For the listing that follows, report how many lines contain the string "United", giving the number alone.

═════ Data shown ═════

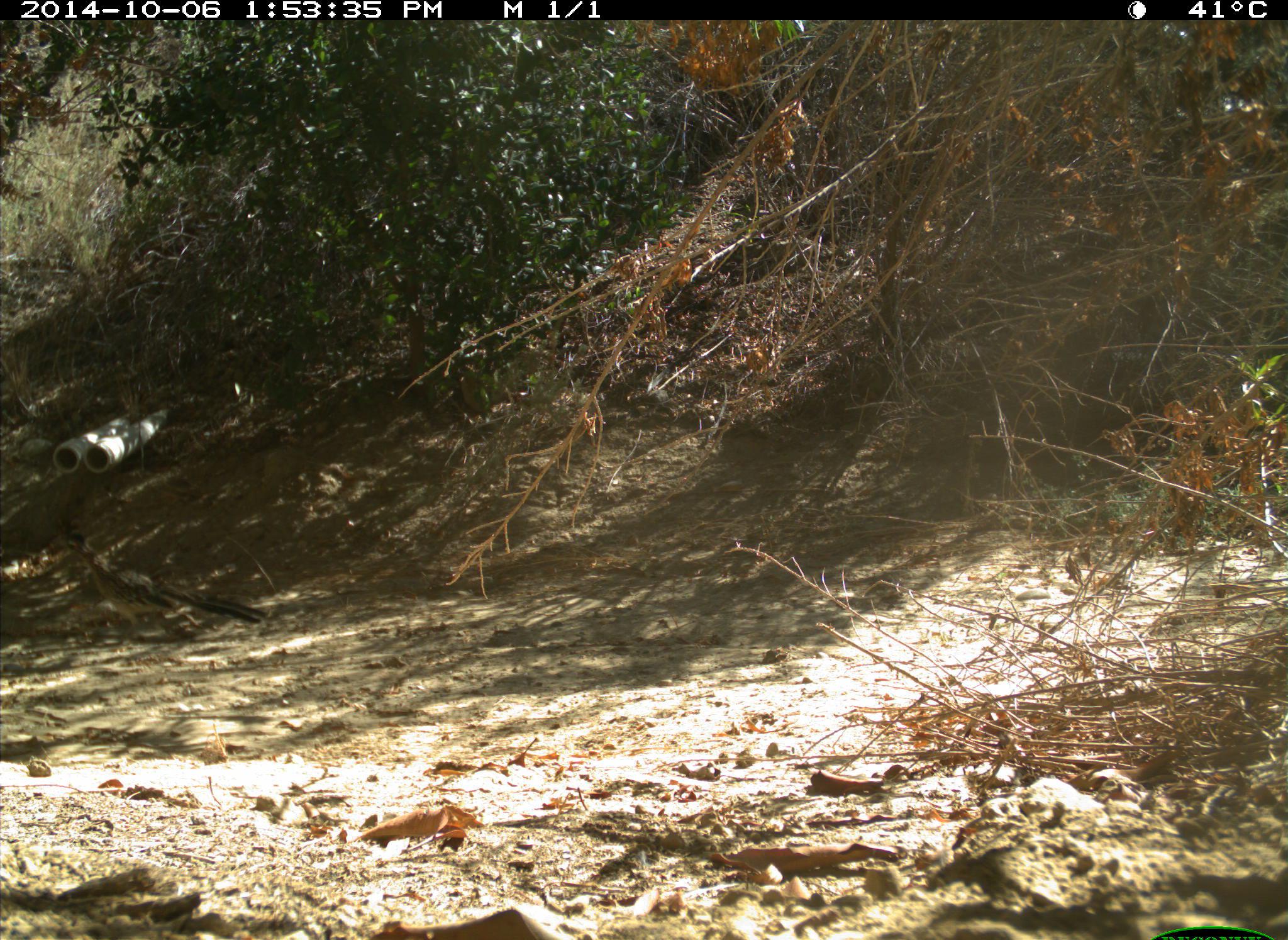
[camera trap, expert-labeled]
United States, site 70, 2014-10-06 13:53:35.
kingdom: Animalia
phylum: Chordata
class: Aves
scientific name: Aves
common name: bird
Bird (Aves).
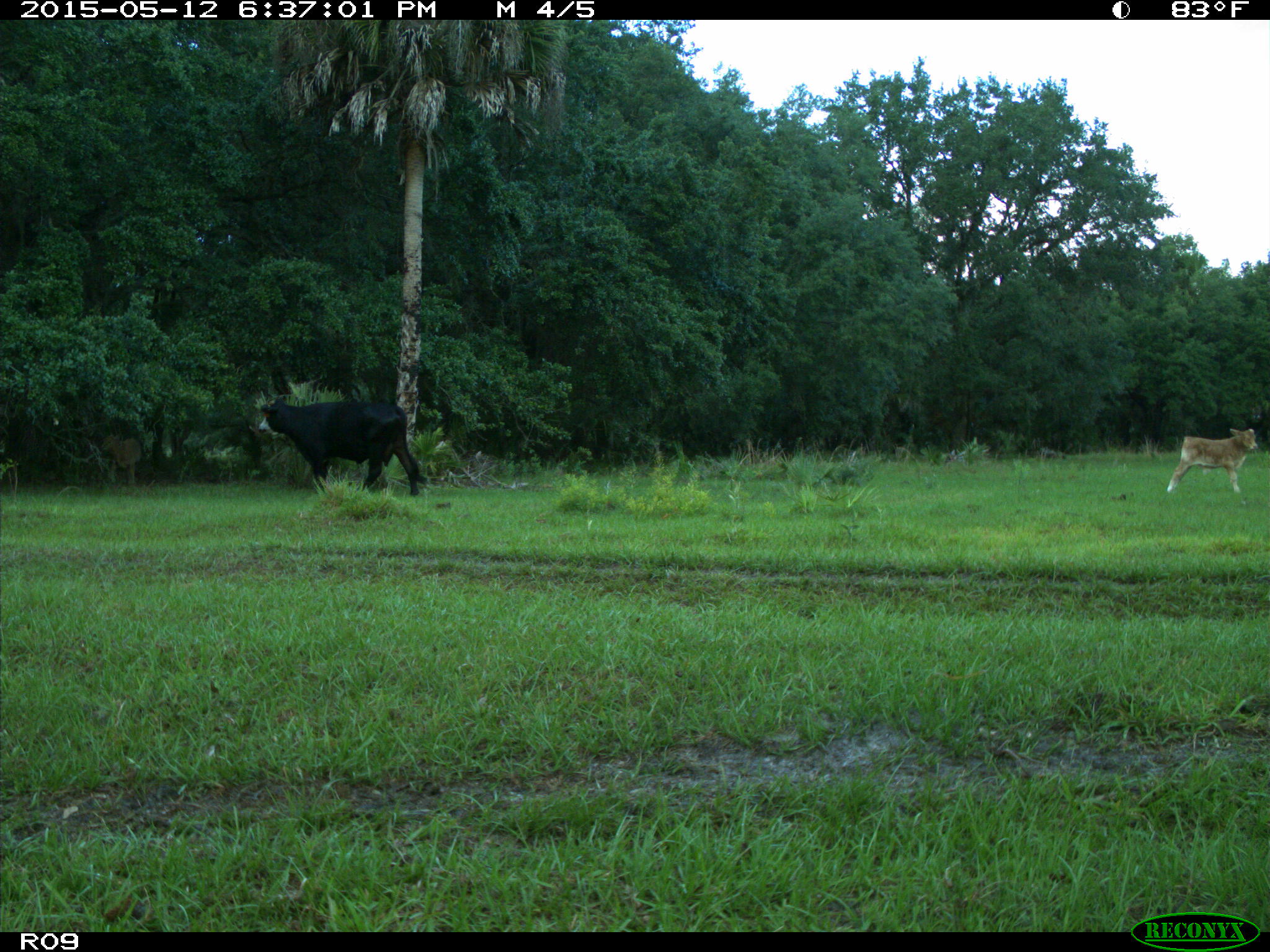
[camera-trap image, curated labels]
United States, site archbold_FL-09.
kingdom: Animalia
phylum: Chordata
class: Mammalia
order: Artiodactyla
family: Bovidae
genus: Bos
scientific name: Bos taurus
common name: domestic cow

═════

- [Answer space]: 2